The fourth annual Nowruz celebration hosted by Dr. Moridi
|Dr. Reza Moridi, Premier Dalton McGuinty in a photo with the volunteers who with their efforts had made the event possible.|
For three hours, attendees of the fourth annual Nowruz celebration at Queen’s Park gathered at the St. Lawrence lounge of the Macdonald building and shared one of the oldest cultural traditions of ancient Iran.
The event, hosted by Richmond Hill MPP Dr. Reza Moridi, featured several Liberal Party MPPs, prominent members of the Iranian-Canadian community throughout the GTA, representatives from other cultures that celebrate the holiday and the guest of honor, Ontario Premier Dalton McGuinty.
Joining the tea drinking Iranians were several of Moridi’s Liberal supporters, including Ontario Members of Parliament Eric Hoskins, Gerry Philips, Glen Murray and Kathleen Wynne along with Richmond Hill city councilor Godwin Chan.
Tea and Iranian desserts were consumed around an artistic “Haft-Seen Table,” a table with seven items that start with the letter S.
The seven items, Sabzeh (lentil sprouts), Samanu (Iranian pudding), Seeb (apple), Senjed (dry fruit), Seer (galic), Somaq (Sumac spice), and Serkeh (vinegar), represent the seven angelic heralds of life-rebirth, health, happiness, prosperity, joy, patience and beauty.
The evening began with greetings from the popular Haji Firuz, a character who reminds Iranians of the coming New Year by hitting the streets with his tambourine and giving glad tidings with song and dance.
The event continued with a poem written and recited by Amoo Nowruz, the older, wiser mythical character who is said to usher in the New Year. Unlike his sidekick, Hajji Firuz, Amoo Nowruz gives out gifts on the eve of the vernal equinox much like his Western counterpart, Santa Clause.
McGuinty gave a crowd pleasing speech after welcoming everyone by saying ‘saleh now mubarak,’ which is Farsi for happy new year. In his speech, the Premier touched on how the Iranian community in Ontario has added to the growth of the economy. He also showed awareness of Iran’s current societal issues when he finished his speech by reaching out to the citizens of Iran.

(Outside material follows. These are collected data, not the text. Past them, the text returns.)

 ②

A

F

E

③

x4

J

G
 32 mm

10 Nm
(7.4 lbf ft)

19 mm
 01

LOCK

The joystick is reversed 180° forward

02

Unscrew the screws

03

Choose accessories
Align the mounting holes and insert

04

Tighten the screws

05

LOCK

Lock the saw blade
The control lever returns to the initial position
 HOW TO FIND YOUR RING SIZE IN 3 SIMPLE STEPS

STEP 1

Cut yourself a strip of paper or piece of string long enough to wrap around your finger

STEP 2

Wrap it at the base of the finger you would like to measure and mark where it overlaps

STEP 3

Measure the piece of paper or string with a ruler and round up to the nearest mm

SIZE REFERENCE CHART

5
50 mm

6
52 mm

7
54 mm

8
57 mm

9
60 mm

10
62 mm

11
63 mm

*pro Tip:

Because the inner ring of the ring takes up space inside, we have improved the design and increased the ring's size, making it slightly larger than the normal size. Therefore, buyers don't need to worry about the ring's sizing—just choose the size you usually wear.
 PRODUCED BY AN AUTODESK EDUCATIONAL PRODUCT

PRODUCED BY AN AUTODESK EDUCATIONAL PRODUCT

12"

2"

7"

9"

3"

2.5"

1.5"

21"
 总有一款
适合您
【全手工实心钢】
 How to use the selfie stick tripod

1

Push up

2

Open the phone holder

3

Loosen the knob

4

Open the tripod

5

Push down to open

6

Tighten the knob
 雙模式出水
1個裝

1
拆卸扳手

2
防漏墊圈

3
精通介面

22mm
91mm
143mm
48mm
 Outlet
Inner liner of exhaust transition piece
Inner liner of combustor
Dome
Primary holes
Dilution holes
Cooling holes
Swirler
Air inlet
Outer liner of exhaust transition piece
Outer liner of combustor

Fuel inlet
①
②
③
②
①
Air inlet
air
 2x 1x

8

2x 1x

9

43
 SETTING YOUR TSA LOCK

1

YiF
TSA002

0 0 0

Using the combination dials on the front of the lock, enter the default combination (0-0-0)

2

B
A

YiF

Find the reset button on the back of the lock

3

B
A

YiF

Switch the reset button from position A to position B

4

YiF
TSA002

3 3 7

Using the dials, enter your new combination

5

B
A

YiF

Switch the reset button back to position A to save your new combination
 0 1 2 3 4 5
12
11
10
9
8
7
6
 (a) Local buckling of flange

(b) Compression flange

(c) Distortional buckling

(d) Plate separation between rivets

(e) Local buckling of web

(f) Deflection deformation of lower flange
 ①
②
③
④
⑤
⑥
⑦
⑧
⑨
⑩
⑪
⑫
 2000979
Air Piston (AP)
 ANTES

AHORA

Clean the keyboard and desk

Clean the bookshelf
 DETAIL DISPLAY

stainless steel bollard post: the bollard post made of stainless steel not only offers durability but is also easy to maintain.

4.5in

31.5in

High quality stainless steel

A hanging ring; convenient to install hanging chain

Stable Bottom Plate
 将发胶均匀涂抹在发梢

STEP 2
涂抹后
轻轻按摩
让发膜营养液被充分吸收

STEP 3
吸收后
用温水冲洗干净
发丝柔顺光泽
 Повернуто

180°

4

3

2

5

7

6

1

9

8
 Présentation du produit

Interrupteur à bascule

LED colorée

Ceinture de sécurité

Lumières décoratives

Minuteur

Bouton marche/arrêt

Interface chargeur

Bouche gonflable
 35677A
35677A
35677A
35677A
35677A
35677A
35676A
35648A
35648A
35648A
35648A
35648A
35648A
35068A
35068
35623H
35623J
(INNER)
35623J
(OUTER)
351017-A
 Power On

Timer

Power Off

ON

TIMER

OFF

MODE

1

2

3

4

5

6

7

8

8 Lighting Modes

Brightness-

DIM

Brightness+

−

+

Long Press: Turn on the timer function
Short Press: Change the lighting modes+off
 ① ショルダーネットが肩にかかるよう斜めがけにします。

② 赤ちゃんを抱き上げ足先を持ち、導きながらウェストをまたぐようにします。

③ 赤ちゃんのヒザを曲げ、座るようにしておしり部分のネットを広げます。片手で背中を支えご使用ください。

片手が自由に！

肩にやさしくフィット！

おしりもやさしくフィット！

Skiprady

“It is my earnest wish that soon the people of Iran will come to know what you and I enjoy together here; the rich freedoms which are after all the birthright of people everywhere on this tiny planet that we share together,” he said.
McGuinty made the listeners chuckle when he lightheartedly gave thanks to a few ancient Persian innovations including windmills, banking, and the guitar before making a special request.
“This year, I’d like to ask Hajji Firuz for a big majority government,” McGuinty quipped.
This was the first year the two characters were featured at the event and they were received with great enthusiasm, especially from Don Mills MPP Kathleen Wynn, who received the most applause when introduced by Moridi.
“I think what it does is it allows a community to come together in a public space and strengthen a relationship with government,” said Wynn. “I really think it is such a rich culture that has been brought to Ontario so I feel very much at home.”
Nowruz has been celebrated for at least 3,000 years and is deeply rooted in the rituals and traditions of the Zoroastrian religion. Today, it is celebrated in Iran, Iraq, India, Afghanistan, Tajikestan, Uzbekistan, Azerbaijan, Kazakhstan, and Kyrgyzstan.
Toronto Iranians Community Group’s president Mohammad Sheikholeslami who was also in attendance said that the event is getting better every year, adding that non-Iranian participants are intrigued with the holiday.
“They are very interested in Haft-Seen and what it symbolizes,” he said. “To me, this is part of integrating into the Canadian society and bringing our culture, in this case, Nowruz, to the GTA community,” he continued.
Some of the participating cultural organizations included the Zoroastrian Society of Ontario, Ismaili Muslim Community in Ontario, and the Afghan-Canadian Senior Centre.
Dr. Moridi has made this event an annual one since his inception as Richmond Hill’s MPP in 2007, and was one of the main advocates for the motion to recognize Nowruz, before the House of Commons passed it on March 30, 2009.
Moridi is in the last year of his first term as Richmond Hill’s MPP, and will be a candidate for a second term. If he does win his second term, Iranian-Canadians will likely be celebrating up to four more Nowruz celebrations at Queen’s Park. Moridi is confident that the party will continue.
“I am 100 per cent sure that we will be here next year,” he said.